Started off all right. There they were, Jimmy and Sean, sitting on the bed playing Mario Cart as though they hadn’t moved since the last time I’d been in there – imagine it seemed to them as if I’d only gone downstairs a few moments before, at least, that was the way it felt. No need to even say hello. It was simply, “Got some gingerbread,” and “Cooool,” and, “Have a try on this, Bradley.”

At first, as I say, it was just like normal: but over the next few long minutes of nothing I began to realise that something was kinda wrong. It’d been a tiring day with three lectures and an extra maths class, maybe that’s why, but pretty soon my head was in a right mess.

Paranoia set in and suddenly Jimmy and Sean were plotting something against me; literally plotting – they’d been waiting all day and now I was here they were gonna do something terrible, like, I don’t know what. Kill me?

I mean it all went from me happily eating Mum’s carefully sliced gingerbread pieces, pleased to’ve decided to go up to Jimmy’s room, them playing Mario Cart and us all getting on really well; me thinking that maybe I had two great friends here and how much better it was in Jimmy’s room than downstairs by myself … but like I say, before long the whole feeling on this night was kinda different from most and I needed to get out.

Thoughts of escape swirled confusedly round my head before finally I mentioned the firework display on campus; asked if they were up for it. Then without even speaking to each other they were silently refusing, showing a complete lack of interest.

Sean changed the CD and in my paranoid state I couldn’t understand why he’d chosen this moment to do so. Then it occurred that it was a two player game and when was the last time they’d given me a turn? Could’ve only been a minute before; the state my head was in, I had no idea and was becoming convinced they never let me have a go so what the hell was I doing sitting with them? Why the hell should I put up with that?

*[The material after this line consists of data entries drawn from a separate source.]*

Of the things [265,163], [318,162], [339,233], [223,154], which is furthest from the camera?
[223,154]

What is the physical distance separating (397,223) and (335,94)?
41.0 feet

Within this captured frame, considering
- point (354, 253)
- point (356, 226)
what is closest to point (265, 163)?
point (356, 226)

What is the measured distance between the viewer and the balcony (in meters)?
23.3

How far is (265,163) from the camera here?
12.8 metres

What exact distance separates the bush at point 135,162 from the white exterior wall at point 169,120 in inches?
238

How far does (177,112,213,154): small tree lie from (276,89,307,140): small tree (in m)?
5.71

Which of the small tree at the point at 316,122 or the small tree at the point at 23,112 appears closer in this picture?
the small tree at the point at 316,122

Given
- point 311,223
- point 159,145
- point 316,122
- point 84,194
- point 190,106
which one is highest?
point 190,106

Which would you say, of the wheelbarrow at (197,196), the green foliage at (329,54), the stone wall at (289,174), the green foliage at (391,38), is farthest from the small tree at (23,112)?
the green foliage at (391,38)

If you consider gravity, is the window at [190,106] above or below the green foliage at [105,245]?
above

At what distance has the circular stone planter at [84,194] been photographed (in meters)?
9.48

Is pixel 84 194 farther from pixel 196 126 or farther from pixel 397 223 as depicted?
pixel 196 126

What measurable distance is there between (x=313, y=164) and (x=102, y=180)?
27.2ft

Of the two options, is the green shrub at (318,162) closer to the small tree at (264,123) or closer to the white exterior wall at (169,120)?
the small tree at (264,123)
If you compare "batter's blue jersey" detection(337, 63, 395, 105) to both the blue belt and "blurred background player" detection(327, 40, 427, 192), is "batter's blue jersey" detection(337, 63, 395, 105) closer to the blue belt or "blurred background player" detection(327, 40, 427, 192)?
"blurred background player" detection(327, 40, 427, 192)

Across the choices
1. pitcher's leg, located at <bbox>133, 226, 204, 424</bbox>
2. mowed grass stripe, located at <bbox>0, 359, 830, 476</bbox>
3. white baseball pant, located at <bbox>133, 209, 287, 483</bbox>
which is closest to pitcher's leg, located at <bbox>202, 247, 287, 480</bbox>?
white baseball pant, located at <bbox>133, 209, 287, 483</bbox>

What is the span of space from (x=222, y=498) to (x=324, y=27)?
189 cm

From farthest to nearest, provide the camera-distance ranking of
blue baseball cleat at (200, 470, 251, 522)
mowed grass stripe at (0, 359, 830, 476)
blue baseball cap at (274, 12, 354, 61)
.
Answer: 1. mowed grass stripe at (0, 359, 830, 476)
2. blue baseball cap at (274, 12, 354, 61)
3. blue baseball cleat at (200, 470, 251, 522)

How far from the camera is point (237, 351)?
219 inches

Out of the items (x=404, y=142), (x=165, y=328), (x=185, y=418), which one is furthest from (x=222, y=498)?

In a blur I stood up, saying I had to go see the fireworks, trying my best to be polite and not cause a scene – which of course I wasn’t doing, but with the condition of my emotions at the time, simply leaving the room was a mammoth task.

Next thing I remember was walking over grassy fields in the pitch black, finally finding my way to the top of the hill and being rewarded with the best firework display I’ve ever seen in my whole life. Fireworks after being in Jimmy’s room is awesome, I’ve gotta say. Stood there at the edge of the small crowd that there was, gaping up at the sky, completely taken aback by the whole experience.

Funnily enough (and quite randomly) Jung was there too. All at once I’d found myself stood next to him in the dark. Can’t remember exactly what I said but his reply was something along the lines of, “Man, you so wasted,” which I thought was quite funny. Although when I was laughing and saying, “Yeah man,” he didn’t seem to be finding it as hilarious as I was.

Same with the fireworks. I think he considered the whole thing pretty lame.